PDA

View Full Version : Optical doppler on Earth



Lord Jubjub
2009-Dec-17, 12:49 AM
Thought experiment:

A semi-trailer truck is painted black such that no light is reflected or emitted except through the headlights, running lights and tail lights. These all emit at exactly 510 nanometers (greenish light).

You are sitting by the side of the road with a device that will tell you, to the nearest nanometer, the wavelength of light it detects. As the truck approaches you, the light will appear bluer. You read exactly 510 nm as the truck passes you. The truck then drives away from you with a redder light.

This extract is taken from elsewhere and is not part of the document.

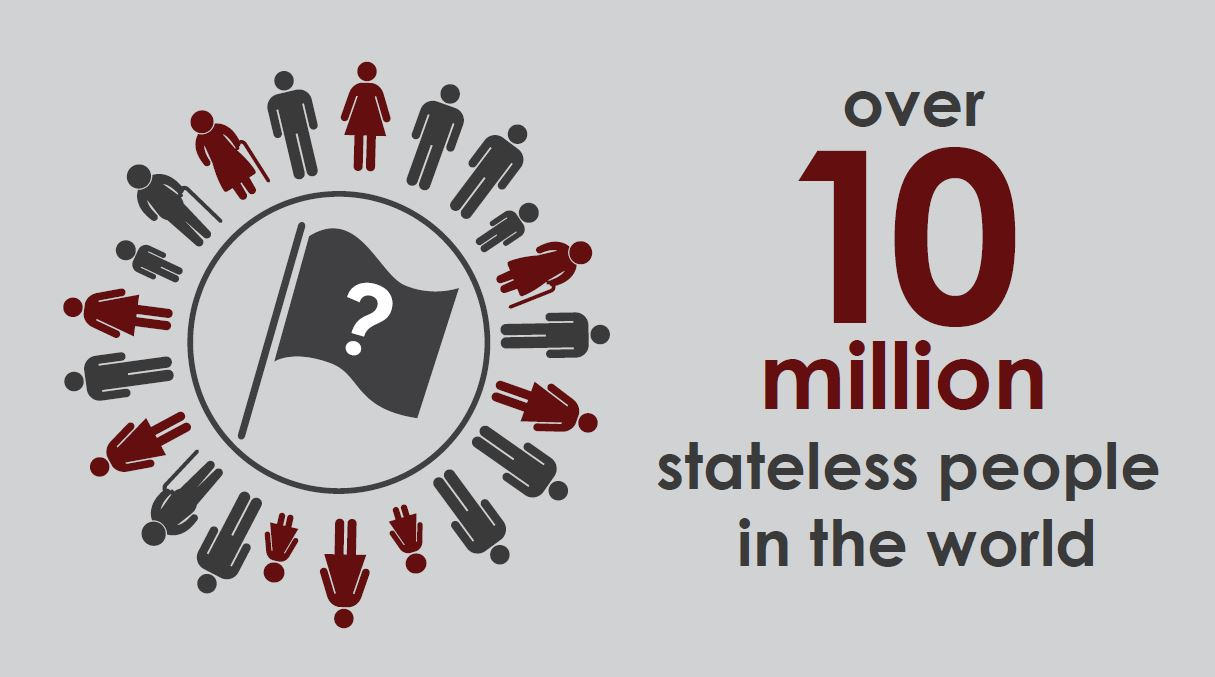 Image result for statelessness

If the truck was driving, relative to you, at 60 mph (100 kmph), would the wavelength differences be detectable?

Hornblower
2009-Dec-17, 12:58 AM
Thought experiment:

A semi-trailer truck is painted black such that no light is reflected or emitted except through the headlights, running lights and tail lights. These all emit at exactly 510 nanometers (greenish light).

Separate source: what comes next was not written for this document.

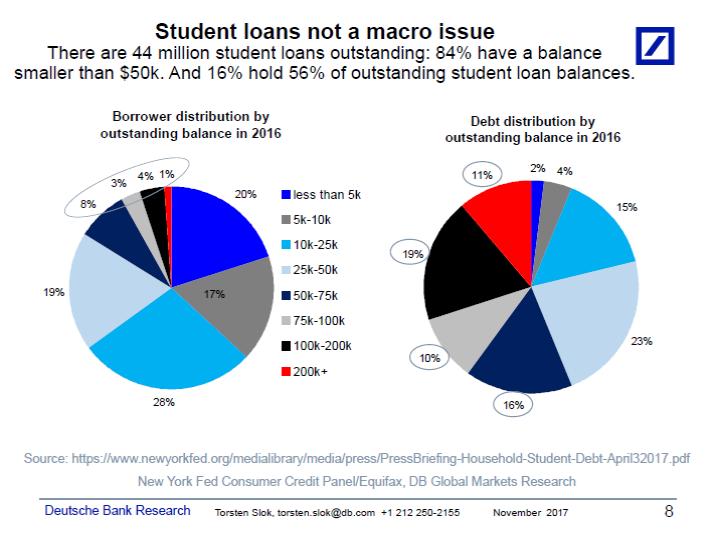Macro Loans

You are sitting by the side of the road with a device that will tell you, to the nearest nanometer, the wavelength of light it detects. As the truck approaches you, the light will appear bluer. You read exactly 510 nm as the truck passes you. The truck then drives away from you with a redder light.

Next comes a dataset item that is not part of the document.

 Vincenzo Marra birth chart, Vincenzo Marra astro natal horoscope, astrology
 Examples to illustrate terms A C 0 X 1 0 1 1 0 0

If the truck was driving, relative to you, at 60 mph (100 kmph), would the wavelength differences be detectable?

The speed is roughly 1/10,000,000 of the speed of light, so the wavelength change would be roughly 1/20,000 of an nanometer. You would need an instrument that can do much better than the nearest nanometer.

Lord Jubjub
2009-Dec-17, 01:06 AM
So even New Horizons, shortly after launch, only had a redshift in the picometer range?

01101001
2009-Dec-17, 01:09 AM
Manmade stuff is slow!

ngc3314
2009-Dec-17, 03:18 AM
If you don't mind a large massive setup, the fiber-fed temperature-controlled spectrographs used for extrasolar Doppler detection of planets can measure velocity changes of a few meters per second (shifts of a few parts in 10^8 in wavelength).

George
2009-Dec-17, 05:09 AM
If you don't mind a large massive setup, the fiber-fed temperature-controlled spectrographs used for extrasolar Doppler detection of planets can measure velocity changes of a few meters per second (shifts of a few parts in 10^8 in wavelength). That reminds me of SOHO, which is capable of something like 0.01 cm/sec velocities.